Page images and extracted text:
-- Opening Marker --
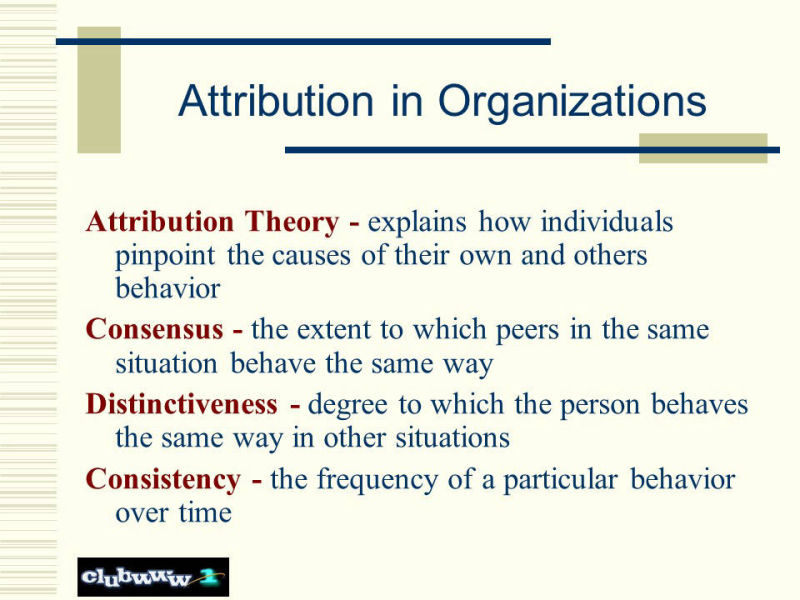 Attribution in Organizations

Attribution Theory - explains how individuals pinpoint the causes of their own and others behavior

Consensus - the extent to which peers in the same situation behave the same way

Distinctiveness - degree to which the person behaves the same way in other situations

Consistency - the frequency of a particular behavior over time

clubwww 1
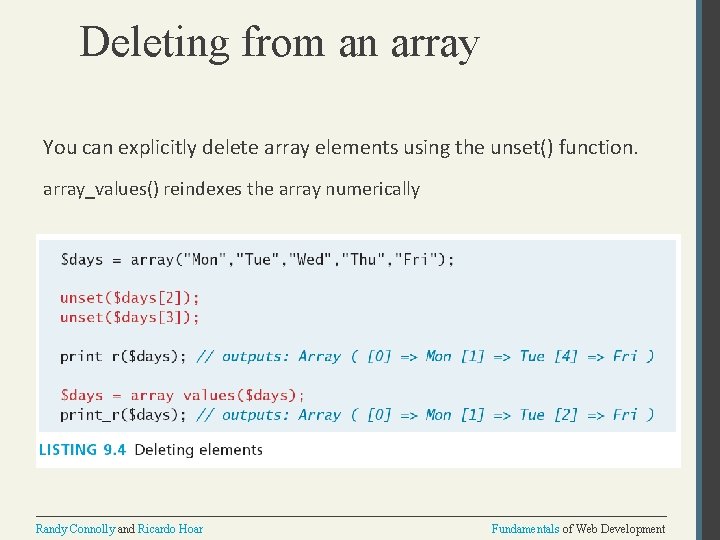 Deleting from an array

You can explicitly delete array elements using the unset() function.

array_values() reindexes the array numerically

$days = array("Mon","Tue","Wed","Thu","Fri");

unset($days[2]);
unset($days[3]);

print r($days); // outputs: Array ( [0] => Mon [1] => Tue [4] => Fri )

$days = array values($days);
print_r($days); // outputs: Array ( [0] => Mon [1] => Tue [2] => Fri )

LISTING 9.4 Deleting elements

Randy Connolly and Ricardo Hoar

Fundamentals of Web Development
-- Closing Marker --
WHAT TO WORK ON: All lines from the one containing "unset($days[3]);" through the last line of the data, both included, are to be retyped exactly, and no other line belongs in the answer.

EXPECTED OUTPUT:
unset($days[3]);

print r($days); // outputs: Array ( [0] => Mon [1] => Tue [4] => Fri )

$days = array values($days);
print_r($days); // outputs: Array ( [0] => Mon [1] => Tue [2] => Fri )

LISTING 9.4 Deleting elements

Randy Connolly and Ricardo Hoar

Fundamentals of Web Development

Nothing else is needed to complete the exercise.